- Artist: James Napier
- Year: 2007
- Type: Resin
- Location: Cardiff Castle

= The Abandoned Soldier =

Sculpture by James Napier

The Abandoned Soldier is a sculpture created in 2007 by sculptor James Napier that was modelled after British ex-soldier Lance Corporal Daniel Twiddy.

==History==
The sculpture The Abandoned Soldier (TAS) was made for the BBC documentary Power to the People to be erected in Trafalgar Square, and made an appearance on Newsnight as well as the front page of the Independent newspaper. TAS was initially housed at Combat Stress, a charitable organisation for ex-servicemen and women, before being moved with the help of the Royal Electrical and Mechanical Engineers to the National Memorial Arboretum in Staffordshire to launch The Abandoned Soldier Project. The sculpture has subsequently been moved to Cardiff Castle, then to Exeter Castle for the War Art Exhibition in June 2011, and was filmed as part of a Channel 5 documentary. From there it was moved to the Rhondda Heritage Park at Trehafod.

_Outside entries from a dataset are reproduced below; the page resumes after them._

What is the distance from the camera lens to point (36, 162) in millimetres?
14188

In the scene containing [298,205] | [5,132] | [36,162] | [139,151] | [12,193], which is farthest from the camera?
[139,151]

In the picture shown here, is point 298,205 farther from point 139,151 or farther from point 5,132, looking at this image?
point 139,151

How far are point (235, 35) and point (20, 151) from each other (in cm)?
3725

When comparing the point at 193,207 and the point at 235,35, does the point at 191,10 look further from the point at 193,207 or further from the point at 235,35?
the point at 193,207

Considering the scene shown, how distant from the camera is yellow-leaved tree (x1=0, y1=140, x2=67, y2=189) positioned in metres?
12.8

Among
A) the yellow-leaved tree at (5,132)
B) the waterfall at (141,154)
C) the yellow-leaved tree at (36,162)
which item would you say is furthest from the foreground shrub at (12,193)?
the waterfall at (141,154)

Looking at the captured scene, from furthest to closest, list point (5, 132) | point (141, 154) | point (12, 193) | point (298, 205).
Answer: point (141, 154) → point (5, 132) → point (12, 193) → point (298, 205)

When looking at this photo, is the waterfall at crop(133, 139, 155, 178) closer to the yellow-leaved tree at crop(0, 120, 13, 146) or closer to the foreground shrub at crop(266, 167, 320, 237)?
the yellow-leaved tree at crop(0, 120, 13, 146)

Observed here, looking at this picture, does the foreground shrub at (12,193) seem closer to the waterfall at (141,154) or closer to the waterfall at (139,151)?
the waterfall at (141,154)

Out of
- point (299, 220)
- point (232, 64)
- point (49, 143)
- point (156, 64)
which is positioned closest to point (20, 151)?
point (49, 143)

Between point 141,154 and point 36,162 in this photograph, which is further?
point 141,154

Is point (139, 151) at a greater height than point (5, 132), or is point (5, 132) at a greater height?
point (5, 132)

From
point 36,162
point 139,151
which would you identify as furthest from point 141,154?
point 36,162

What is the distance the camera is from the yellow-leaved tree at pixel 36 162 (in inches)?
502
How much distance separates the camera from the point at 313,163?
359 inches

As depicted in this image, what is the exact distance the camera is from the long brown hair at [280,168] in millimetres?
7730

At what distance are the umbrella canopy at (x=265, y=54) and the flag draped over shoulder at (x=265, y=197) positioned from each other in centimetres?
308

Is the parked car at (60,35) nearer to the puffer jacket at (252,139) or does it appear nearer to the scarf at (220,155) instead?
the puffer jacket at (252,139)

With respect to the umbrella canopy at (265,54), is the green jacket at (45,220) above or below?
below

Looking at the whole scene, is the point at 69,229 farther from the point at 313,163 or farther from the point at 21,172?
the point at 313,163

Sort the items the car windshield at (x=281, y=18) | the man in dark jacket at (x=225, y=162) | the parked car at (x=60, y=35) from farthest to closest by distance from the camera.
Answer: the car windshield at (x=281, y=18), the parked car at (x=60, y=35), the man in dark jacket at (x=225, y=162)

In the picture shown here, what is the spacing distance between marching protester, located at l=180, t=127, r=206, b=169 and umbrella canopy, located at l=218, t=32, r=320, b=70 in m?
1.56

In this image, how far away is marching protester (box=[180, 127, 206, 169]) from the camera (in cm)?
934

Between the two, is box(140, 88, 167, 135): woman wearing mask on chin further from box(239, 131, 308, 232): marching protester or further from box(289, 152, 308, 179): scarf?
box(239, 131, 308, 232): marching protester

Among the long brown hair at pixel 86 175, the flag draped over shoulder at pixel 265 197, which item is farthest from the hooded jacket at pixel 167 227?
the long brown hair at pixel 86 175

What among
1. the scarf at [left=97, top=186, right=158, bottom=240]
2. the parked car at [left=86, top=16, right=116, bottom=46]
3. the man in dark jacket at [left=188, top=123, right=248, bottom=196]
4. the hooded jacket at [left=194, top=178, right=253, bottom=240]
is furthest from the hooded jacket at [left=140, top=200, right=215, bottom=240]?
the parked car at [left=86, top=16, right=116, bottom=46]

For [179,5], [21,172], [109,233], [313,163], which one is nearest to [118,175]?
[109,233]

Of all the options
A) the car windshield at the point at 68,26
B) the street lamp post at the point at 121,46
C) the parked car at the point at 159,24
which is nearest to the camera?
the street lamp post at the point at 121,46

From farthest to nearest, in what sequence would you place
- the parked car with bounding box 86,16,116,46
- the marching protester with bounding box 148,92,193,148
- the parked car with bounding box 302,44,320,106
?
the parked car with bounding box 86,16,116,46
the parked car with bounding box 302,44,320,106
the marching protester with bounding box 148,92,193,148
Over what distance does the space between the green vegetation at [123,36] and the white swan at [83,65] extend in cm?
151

In April 2012, the sculpture was moved back to Cardiff Castle as a permanent 'base'. In the Summer of 2013, the head piece was removed from the base and taken on a tour of Wales. The high points included; The summit of Mount Snowdon and Portmeirion. In May 2014 the sculpture was part of an installation by Themis Jones, installed at the Hay Festival of Literature and Art. In July 2014 he returned to his main 'base' at Cardiff Castle and will stand as a lasting reminder of the trauma of War, until 2018. Finally on the Remembrance weekend in November 2019, the sculpture was fully donated to Firing Line museum and now comes under their care.

==Interpretation==
The statue was created in remembrance of soldiers who suffer 'PTSD' from armed conflicts and military service. The sculpture was modelled after Lance Corporal Daniel Twiddy, who had been wounded in 2003 by friendly fire and shrapnel while in Basra. Twiddy had received several wounds from shrapnel, which included wounds to the face from a 'Blue on Blue' incident. Since the sculpture toured Wales, there have been many interpretations produced within an Art Collection. This collection was broken up but some items remain in the care of Cardiff Castle. This also includes the poetry created by poet Mark Christmas 'The Abandoned Soldier Reflections of War'.

==Conservation==
In 2010, concerns were raised regarding the stability of the sculpture and the potential disintegration of the resin material. There were also discussions about the sculpture's lack of a permanent display location. In November 2019, the sculpture was fully donated to Firing Line museum and is now under their care. There have been attempts at petitioning for a more permanent, bronze version of the statue to remember PTSD as the curse of the Servicemen and Women of our Country and many others around the world [1] .

The sculpture now has a piece of music, commissioned by the TAS Project, written and sung by Bethan Myfanwy Hughes, a civilian trauma nurse and also a member of the Territorial Army.